───── Text section
I received an interesting reader question from Richard: What is the best way to apply the Playing to Win Choice Cascade to a natural monopoly? He gave examples of natural monopolies including utilities, government agencies, charities, membership organizations, etc. Lots of folks work in natural monopolies (including many who don’t realize that they do), so I thought it was well worth dedicating my 50th Year III Playing to Win/Practitioner Insights piece to: Strategy for Natural Monopolies: Nuances for Applying Playing to Win. You can find the previous 160 PTW/PI here.

What is a Natural Monopoly?

This is the pithy but profound definition of natural monopoly by the late great economist William Baumol from his seminal 1977 American Economic Review article: “An industry in which multiform production is more costly than production by a monopoly.” Baumol is one of my favorite economists. Much like Peter Drucker, he lived to almost 100 years and published into his 90s. He was well-loved and made huge contributions to his field.

The industries that are usually used to exemplify natural monopolies are railways, power grids, subways, and telecom networks. In each case, the cost of building out one provider is so high that it doesn’t make economic sense for a second player to replicate the first — chances are it would go broke if it tried. Lots of natural monopolies are public (e.g., the patent and trademark office, the court system) and the ones that are private tend to be heavily regulated to stop them from extracting ‘monopoly rents’ from customers.
──────────
Translate this sentence from the natural monopoly passage into Spanish: "He was well-loved and made huge contributions to his field." Use only the natural monopoly passage.
───── Supplied information
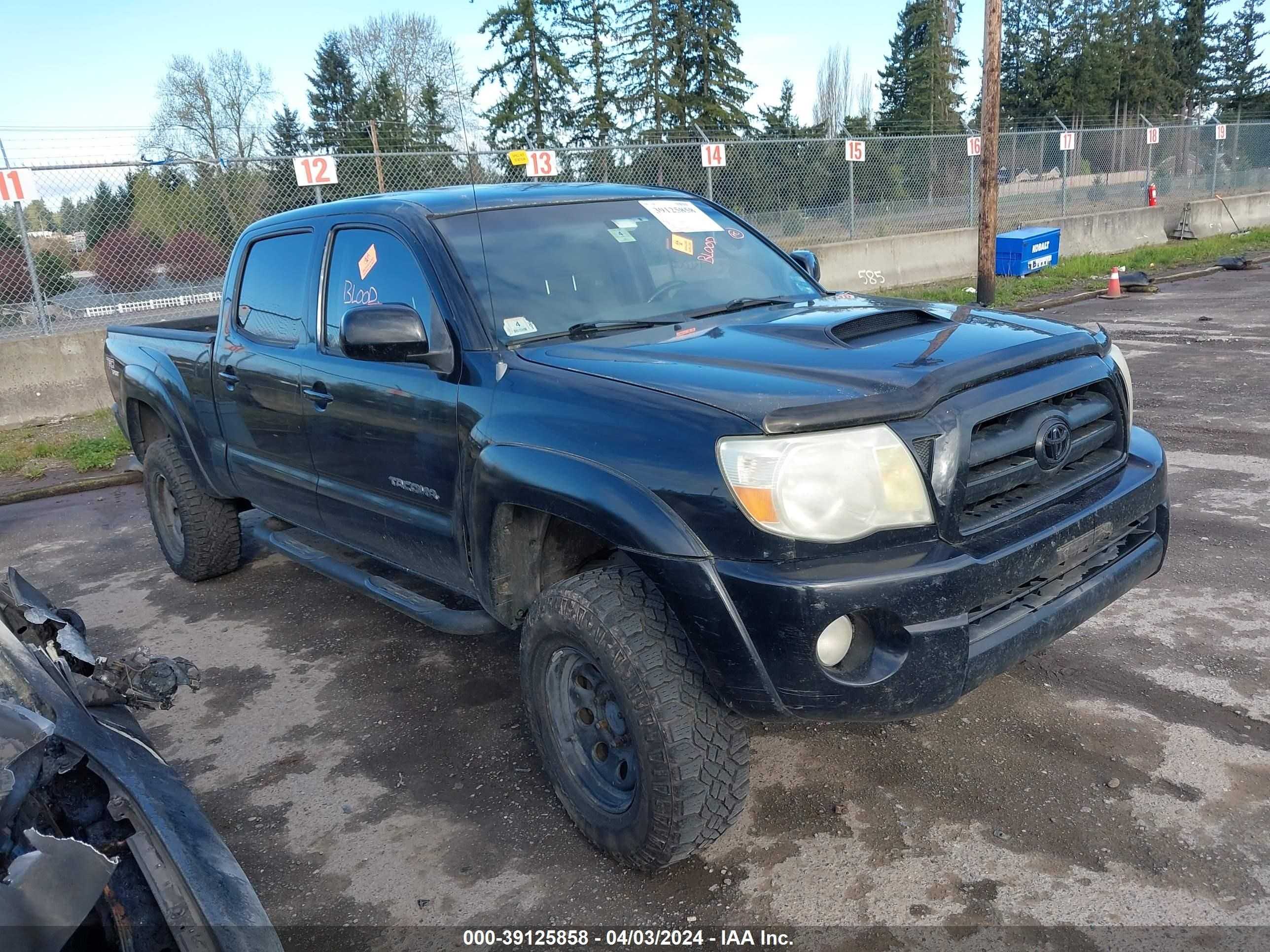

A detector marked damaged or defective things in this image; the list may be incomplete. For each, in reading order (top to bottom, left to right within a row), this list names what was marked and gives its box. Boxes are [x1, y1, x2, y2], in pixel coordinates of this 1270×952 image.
──────────
**Worked answer:** Era muy querido e hizo enormes contribuciones a su campo.